I was the lead coder working on a LEGO Creator game for young children when I came across the most bizarre example of this bug. The game was populated by Harry Potter themed LEGO mini-figures, and one of the scenes was set inside “Hagrid’s hut”. We put a whole bunch of characters in there; Harry, Hagrid, Ron, some rats, quite a party. Then all of a sudden some very child-unfriendly action played out. Ron’s arms got very long and thin and started stabbing through the walls of the hut, his legs bloated out, and even the hut itself got in on the action, with the walls shaking all over the place. This was more “Terminator vs. The Exorcist” than LEGO Harry Potter… a great improvement maybe but not sitting well with the target demographic…
The hunt in this example was very tricky, the bug only showed itself after the game had been running for a while, only in a “release build” (not the normal developer environment) and only cropped up on a few PCs in the office. We caught it by lying in wait with a remote debugger for the action to kick-off, then “pausing” the game with the debugger to analyse its state, which is tricky with a release build.
We got a priest in and sent a robot back from the future, sorted.
With this bug as with most others, once the problem has been understood it isn’t normally much work to fix, in this case there was a bug in some clean-up code.
It works on my machine
*Payload Low, Evilness Medium, Windup factor High
Sometimes you come across bugs that are not. It looks like a bug, smells like a bug, but turns out to be a twist of fate. These are wind-ups. The most recent wind-up I looked at followed the deployment of a new version of our Horizons web service to a staging server. The response time for the service was dire, something had to be up. The requests were coming back slowly, some slower than others, and the internet connection seemed fine. We restarted the service and things went quickly again, for a while.
After some head scratching I thought to try some of our other services, and caught them misbehaving also. So the issue wasn’t anything to do with the new version. It turned out to be an issue in the office; our office internet connection was being throttled back by our ISP so all web responses were being delayed, some more than others. This sort of coincidence happens pretty rarely, but when it does it can be fun. And don’t get me started on virus checkers!

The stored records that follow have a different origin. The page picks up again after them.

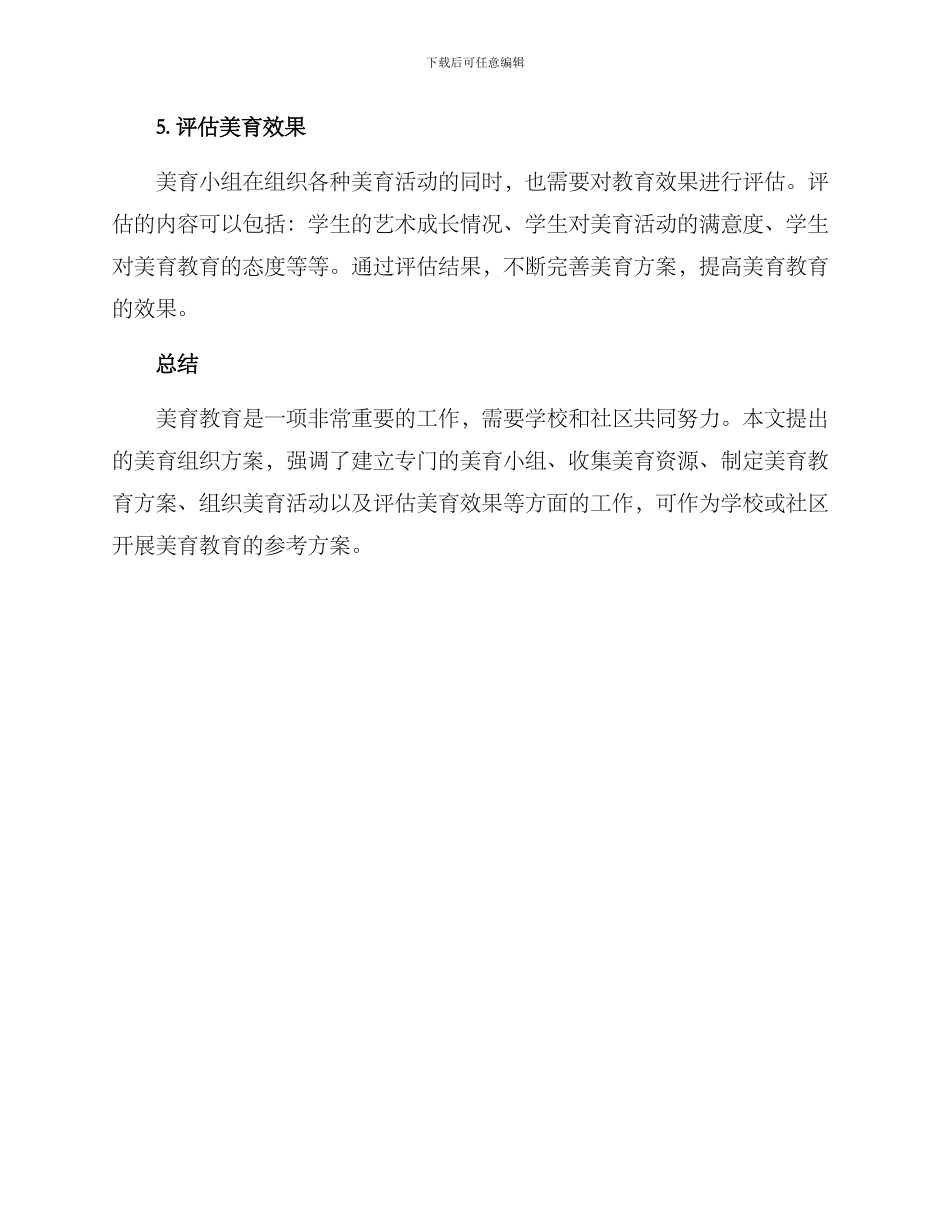 下载后可任意编辑

5. 评估美育效果

美育小组在组织各种美育活动的同时，也需要对教育效果进行评估。评估的内容可以包括：学生的艺术成长情况、学生对美育活动的满意度、学生对美育教育的态度等等。通过评估结果，不断完善美育方案，提高美育教育的效果。

总结

美育教育是一项非常重要的工作，需要学校和社区共同努力。本文提出的美育组织方案，强调了建立专门的美育小组、收集美育资源、制定美育教育方案、组织美育活动以及评估美育效果等方面的工作，可作为学校或社区开展美育教育的参考方案。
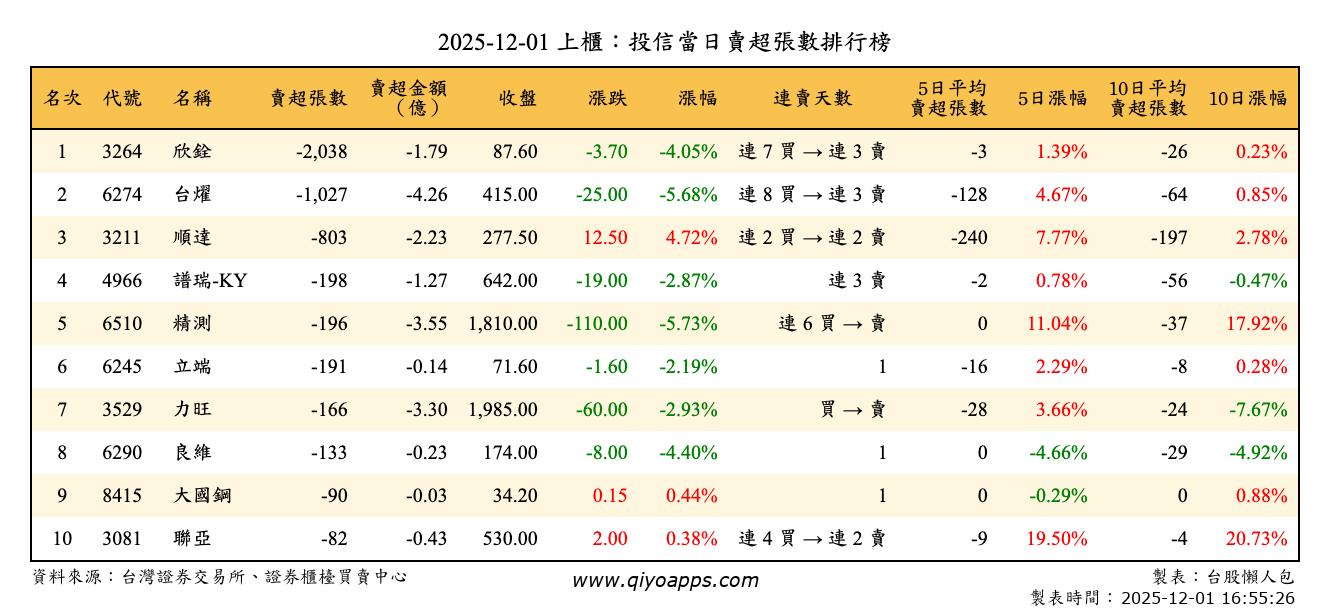 2025-12-01 上櫃：投信當日賣超張數排行榜

| 名次 | 代號 | 名稱 | 賣超張數 | 賣超金額（億） | 收盤 | 漲跌 | 漲幅 | 連賣天數 | 5日平均賣超張數 | 5日漲幅 | 10日平均賣超張數 | 10日漲幅 |
|---|---|---|---|---|---|---|---|---|---|---|---|---|
| 1 | 3264 | 欣銓 | -2,038 | -1.79 | 87.60 | -3.70 | -4.05% | 連 7 買 → 連 3 賣 | -3 | 1.39% | -26 | 0.23% |
| 2 | 6274 | 台燿 | -1,027 | -4.26 | 415.00 | -25.00 | -5.68% | 連 8 買 → 連 3 賣 | -128 | 4.67% | -64 | 0.85% |
| 3 | 3211 | 順達 | -803 | -2.23 | 277.50 | 12.50 | 4.72% | 連 2 買 → 連 2 賣 | -240 | 7.77% | -197 | 2.78% |
| 4 | 4966 | 譜瑞-KY | -198 | -1.27 | 642.00 | -19.00 | -2.87% | 連 3 賣 | -2 | 0.78% | -56 | -0.47% |
| 5 | 6510 | 精測 | -196 | -3.55 | 1,810.00 | -110.00 | -5.73% | 連 6 買 → 賣 | 0 | 11.04% | -37 | 17.92% |
| 6 | 6245 | 立端 | -191 | -0.14 | 71.60 | -1.60 | -2.19% | 1 | -16 | 2.29% | -8 | 0.28% |
| 7 | 3529 | 力旺 | -166 | -3.30 | 1,985.00 | -60.00 | -2.93% | 買 → 賣 | -28 | 3.66% | -24 | -7.67% |
| 8 | 6290 | 良維 | -133 | -0.23 | 174.00 | -8.00 | -4.40% | 1 | 0 | -4.66% | -29 | -4.92% |
| 9 | 8415 | 大國鋼 | -90 | -0.03 | 34.20 | 0.15 | 0.44% | 1 | 0 | -0.29% | 0 | 0.88% |
| 10 | 3081 | 聯亞 | -82 | -0.43 | 530.00 | 2.00 | 0.38% | 連 4 買 → 連 2 賣 | -9 | 19.50% | -4 | 20.73% |

資料來源：台灣證券交易所、證券櫃檯買賣中心
www.qiyoapps.com
製表：台股懶人包
製表時間：2025-12-01 16:55:26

Get a decent ISP! Get a decent virus checker!
To Err Is Human
*Payload Low-High, Evilness Low, Windup factor Low
The vast majority of bugs are silly things, slip ups that get through testing or more often than not, unusual setups or data that weren’t foreseen by the developers or the testers.
These are the sorts of things that get reported most often via technical support, of the kind where “if I do x and y then z happens and ruins my day”. The challenge is to reproduce the issue, in a debug environment if necessary.
Normally once the problem’s been found, the fix suggests itself, doesn’t it Sir Alan? … You’re fired!